Given that he does, as I said, have some substantial level of notoriety among what you might consider to be something of the musical cognoscenti, there is a sort of common misconception among many people that holds the belief that if a musician is fairly well known, and especially if they have had a long career, that they must be rolling in cash. The reality is often very different. When Holdsworth died a few weeks ago, along with the usual spread of the news via the web including the social media world came a story of someone setting up an online digital collection fund for his family to try to gather enough money to give the man a proper funeral. The word “tragic” is overused and slightly abused, and this story is one that merits the use of the word to describe it.

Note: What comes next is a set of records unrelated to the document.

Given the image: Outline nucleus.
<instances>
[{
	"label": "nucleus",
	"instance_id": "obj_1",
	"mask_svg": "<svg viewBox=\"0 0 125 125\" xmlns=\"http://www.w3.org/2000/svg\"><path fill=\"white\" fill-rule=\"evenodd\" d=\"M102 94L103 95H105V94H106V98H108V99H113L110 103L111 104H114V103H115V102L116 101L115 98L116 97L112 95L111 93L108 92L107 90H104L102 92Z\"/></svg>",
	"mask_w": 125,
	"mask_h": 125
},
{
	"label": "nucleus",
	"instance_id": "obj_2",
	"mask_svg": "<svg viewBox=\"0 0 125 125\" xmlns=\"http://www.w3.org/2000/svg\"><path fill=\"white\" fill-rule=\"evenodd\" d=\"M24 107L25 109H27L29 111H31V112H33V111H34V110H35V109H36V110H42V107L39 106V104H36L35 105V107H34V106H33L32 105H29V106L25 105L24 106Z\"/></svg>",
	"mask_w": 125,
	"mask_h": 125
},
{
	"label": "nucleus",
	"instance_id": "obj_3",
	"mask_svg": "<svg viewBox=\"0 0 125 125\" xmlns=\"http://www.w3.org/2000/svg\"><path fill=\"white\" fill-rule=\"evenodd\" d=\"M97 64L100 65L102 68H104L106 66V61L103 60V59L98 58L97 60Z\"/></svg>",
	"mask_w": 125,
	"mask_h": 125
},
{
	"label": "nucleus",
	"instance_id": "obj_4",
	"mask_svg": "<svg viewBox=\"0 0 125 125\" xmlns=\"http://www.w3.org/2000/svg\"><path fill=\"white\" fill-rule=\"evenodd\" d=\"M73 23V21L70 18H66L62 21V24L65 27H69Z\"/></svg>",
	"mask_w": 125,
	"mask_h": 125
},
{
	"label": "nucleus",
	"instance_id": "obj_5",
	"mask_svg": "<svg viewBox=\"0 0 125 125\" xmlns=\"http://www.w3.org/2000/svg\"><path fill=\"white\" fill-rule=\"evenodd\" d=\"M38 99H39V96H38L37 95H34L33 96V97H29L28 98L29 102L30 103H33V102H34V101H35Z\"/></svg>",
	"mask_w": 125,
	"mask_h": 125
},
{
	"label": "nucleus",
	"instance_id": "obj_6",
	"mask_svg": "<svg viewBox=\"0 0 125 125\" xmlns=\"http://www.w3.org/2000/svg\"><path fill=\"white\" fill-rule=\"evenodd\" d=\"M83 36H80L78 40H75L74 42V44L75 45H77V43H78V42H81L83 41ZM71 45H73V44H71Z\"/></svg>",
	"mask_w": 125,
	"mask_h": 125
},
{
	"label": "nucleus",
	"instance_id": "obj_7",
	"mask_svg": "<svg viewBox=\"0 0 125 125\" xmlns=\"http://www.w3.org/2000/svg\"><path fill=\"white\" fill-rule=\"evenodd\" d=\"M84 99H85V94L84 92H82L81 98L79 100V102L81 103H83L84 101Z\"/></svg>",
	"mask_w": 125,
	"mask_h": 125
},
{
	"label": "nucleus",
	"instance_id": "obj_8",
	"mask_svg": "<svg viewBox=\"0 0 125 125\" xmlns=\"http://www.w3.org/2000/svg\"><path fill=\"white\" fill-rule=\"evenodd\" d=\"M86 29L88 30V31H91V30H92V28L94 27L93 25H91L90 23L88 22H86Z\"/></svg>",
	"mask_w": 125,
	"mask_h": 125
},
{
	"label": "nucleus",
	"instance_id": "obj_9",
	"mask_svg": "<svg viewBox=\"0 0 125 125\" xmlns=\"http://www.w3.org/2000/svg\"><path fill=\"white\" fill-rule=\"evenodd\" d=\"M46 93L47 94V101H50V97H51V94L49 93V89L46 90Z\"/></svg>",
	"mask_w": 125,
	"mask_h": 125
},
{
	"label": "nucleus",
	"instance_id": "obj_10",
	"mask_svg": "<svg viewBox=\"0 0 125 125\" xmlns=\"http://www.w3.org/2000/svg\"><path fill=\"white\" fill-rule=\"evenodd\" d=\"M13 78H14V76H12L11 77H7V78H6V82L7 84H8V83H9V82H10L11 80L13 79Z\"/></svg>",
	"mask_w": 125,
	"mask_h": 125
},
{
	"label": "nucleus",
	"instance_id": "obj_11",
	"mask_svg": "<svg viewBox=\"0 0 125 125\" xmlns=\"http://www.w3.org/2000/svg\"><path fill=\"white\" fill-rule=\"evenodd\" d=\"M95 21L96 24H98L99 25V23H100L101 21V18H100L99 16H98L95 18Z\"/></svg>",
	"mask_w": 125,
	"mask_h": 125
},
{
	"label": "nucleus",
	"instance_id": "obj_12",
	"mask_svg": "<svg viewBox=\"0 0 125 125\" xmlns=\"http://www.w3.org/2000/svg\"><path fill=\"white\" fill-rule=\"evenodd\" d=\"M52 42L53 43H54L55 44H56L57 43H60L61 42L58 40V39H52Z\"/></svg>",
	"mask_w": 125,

Now, if people unfamiliar with Allan Holdsworth go and check out some of his work, many people are likely to find the stuff to be a little impenetrable and come to a conclusion that it would be not be very popular music. Nearly all of it was extremely complex and not at all what you would call light listening. It could be very easy for people to miss the point, not only in the music itself, but the suggestion that it should have met with much more financial reward. The sheer excellence and energetic imagination and performance of the stuff should have brought a larger audience and more economic benefit to Holdsworth and his associates. It would have been unrealistic to expect that he would have been a household name with luxury homes around the world, a collection of exotic cars, boats, and aircraft, and whatever, but he should have been very comfortable, indeed.
Of course, the current state of the music business is pretty strange anyway, and that probably needs a book or three to fully examine things.